Following a series of delays, the December release operation was called off on New Year's Eve when Mr. Uribe revealed that the rebels were dragging their feet on the announced handover because the boy they had promised to release had actually been in custody of Colombia's child protection services in Bogotá since 2005. DNA tests and a FARC admission confirmed Uribe's shocking announcement.
Victory for Chávez and Uribe
It was a victory for Uribe over the FARC and for Chávez, whom Uribe had grudgingly allowed to organize the handover operations. Embarrassed by having been fooled by the FARC, Chávez remained uncharacteristically quiet in the days that followed. But on Wednesday, Chávez announced that he had finally received the coordinates of where the two women would be dropped off by their captors.

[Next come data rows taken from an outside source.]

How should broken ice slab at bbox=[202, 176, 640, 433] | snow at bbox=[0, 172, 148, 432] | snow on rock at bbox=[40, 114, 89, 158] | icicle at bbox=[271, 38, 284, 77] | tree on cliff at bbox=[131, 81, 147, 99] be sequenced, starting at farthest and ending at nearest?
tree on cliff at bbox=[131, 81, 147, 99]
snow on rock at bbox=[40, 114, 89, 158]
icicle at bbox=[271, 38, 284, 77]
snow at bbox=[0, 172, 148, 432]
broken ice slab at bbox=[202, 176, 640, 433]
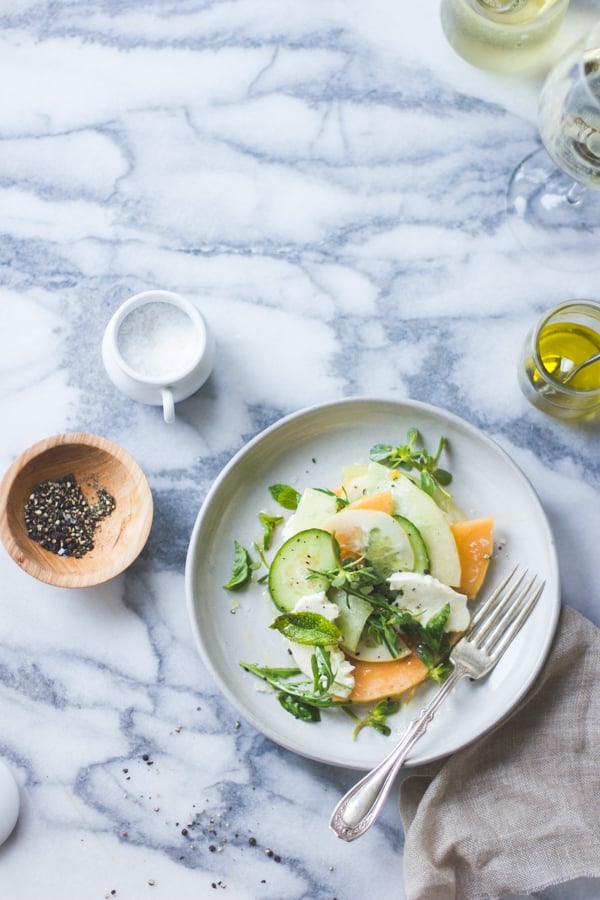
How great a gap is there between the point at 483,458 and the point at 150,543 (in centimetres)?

Uribe had little choice but to allow the fiery leftist leader – who's called him a "puppet" and "lapdog" of Washington – to organize a new mission, but demanded it be done discreetly and "with respect for the Colombian government."
Despite the setback over the boy, the FARC now have the upper hand, analysts say. "The release will renew pressure on the government to make concessions for a wider agreement on the other hostages," says Román Ortiz, a security analyst with the Bogotá think tank Ideas Para la Paz.
Bruce Bagley, a Colombia analyst at the University of Miami, says that after the release the FARC will be expecting a response from the government. "They'll be thinking: 'OK, we made a gesture, now you make a gesture,' " he says.